▸ **Exercise requirements**: Set down, word for word, the portion of the dog daycare passage starting at "Well thanks for" and ending at "people as I can.".

▸ **Passage given**:
In terms of socialising, doggy daycare has been brilliant for my puppy farm rescue Andy - he has blossomed since going to doggy daycare - brighter, less anxious and much more confident..  But again you have to be smart about it and find a good one. Have a really good read of the Dogcity website here.  This is what really good dog daycare looks like.  

 

Hope that helps.   

Well thanks for that, it's the kind of info I'm after - how it works socialising your dog.

 

Dogsandthemob I'm in a semi-rural area just turning to the edge of suburbia so walks in the park and around the neighbourhood is fine and I will be doing that, but I just know that I could walk around for hours and there's no guarantee I'm going to come across many people or dogs to socialise with. That's why I'm after something.... regular. ESPECIALLY at the beginning. I'm looking for something to expose the pup to as many other dogs (especially) and people as I can.

Records of spatial reasoning items
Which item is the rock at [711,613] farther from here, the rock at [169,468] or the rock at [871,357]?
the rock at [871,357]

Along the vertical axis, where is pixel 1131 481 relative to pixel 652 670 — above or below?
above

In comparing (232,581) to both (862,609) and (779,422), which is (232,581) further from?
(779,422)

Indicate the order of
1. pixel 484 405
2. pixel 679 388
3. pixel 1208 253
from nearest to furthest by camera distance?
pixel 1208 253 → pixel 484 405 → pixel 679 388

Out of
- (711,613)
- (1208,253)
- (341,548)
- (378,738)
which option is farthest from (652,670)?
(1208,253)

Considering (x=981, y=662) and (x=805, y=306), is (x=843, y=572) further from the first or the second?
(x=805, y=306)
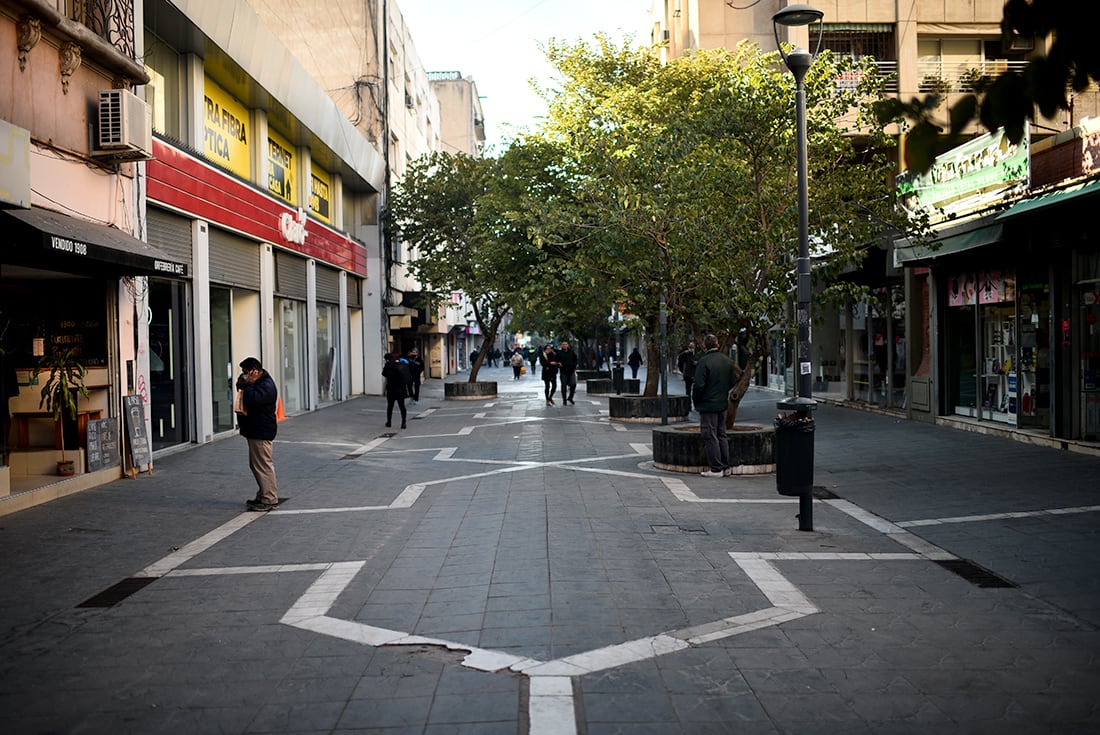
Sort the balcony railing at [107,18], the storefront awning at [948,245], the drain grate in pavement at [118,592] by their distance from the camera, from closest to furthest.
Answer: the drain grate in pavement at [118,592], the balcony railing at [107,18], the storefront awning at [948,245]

---

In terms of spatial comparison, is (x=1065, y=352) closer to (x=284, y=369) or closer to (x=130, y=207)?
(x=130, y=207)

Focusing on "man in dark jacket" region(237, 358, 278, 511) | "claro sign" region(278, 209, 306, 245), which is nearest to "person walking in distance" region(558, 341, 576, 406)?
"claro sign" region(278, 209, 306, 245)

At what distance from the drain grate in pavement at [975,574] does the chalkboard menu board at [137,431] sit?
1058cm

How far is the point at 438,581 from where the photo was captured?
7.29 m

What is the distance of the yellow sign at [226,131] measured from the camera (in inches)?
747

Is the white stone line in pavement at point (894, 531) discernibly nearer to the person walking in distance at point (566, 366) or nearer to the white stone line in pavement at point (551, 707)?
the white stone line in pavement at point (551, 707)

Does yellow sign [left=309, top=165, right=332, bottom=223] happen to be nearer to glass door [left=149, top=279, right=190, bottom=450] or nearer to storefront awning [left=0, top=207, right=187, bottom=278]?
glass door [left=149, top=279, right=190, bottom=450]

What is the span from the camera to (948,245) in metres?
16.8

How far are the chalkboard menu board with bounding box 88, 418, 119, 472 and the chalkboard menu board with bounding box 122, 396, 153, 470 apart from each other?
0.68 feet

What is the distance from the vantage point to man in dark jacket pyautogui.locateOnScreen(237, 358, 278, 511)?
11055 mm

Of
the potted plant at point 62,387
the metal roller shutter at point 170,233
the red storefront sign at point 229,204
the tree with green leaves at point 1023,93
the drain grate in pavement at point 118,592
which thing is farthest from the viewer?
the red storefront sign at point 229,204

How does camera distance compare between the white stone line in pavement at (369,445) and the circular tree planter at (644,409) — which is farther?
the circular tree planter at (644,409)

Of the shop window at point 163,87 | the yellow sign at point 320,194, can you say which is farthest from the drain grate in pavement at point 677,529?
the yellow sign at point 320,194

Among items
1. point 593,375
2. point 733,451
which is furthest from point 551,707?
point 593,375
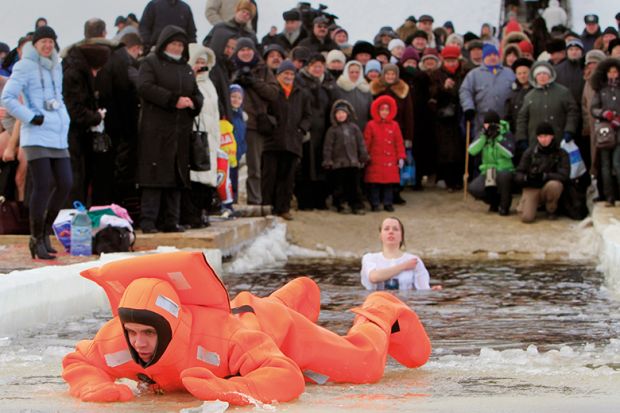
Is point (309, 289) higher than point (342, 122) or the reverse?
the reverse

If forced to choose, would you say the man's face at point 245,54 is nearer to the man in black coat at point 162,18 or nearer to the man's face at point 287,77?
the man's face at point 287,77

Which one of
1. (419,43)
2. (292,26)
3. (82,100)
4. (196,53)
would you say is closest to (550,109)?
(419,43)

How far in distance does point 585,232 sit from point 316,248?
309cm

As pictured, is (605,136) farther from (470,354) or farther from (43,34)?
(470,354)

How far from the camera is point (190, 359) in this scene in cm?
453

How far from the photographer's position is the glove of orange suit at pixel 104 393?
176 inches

▸ **Task result**:
Well thanks for that, it's the kind of info I'm after - how it works socialising your dog.

 

Dogsandthemob I'm in a semi-rural area just turning to the edge of suburbia so walks in the park and around the neighbourhood is fine and I will be doing that, but I just know that I could walk around for hours and there's no guarantee I'm going to come across many people or dogs to socialise with. That's why I'm after something.... regular. ESPECIALLY at the beginning. I'm looking for something to expose the pup to as many other dogs (especially) and people as I can.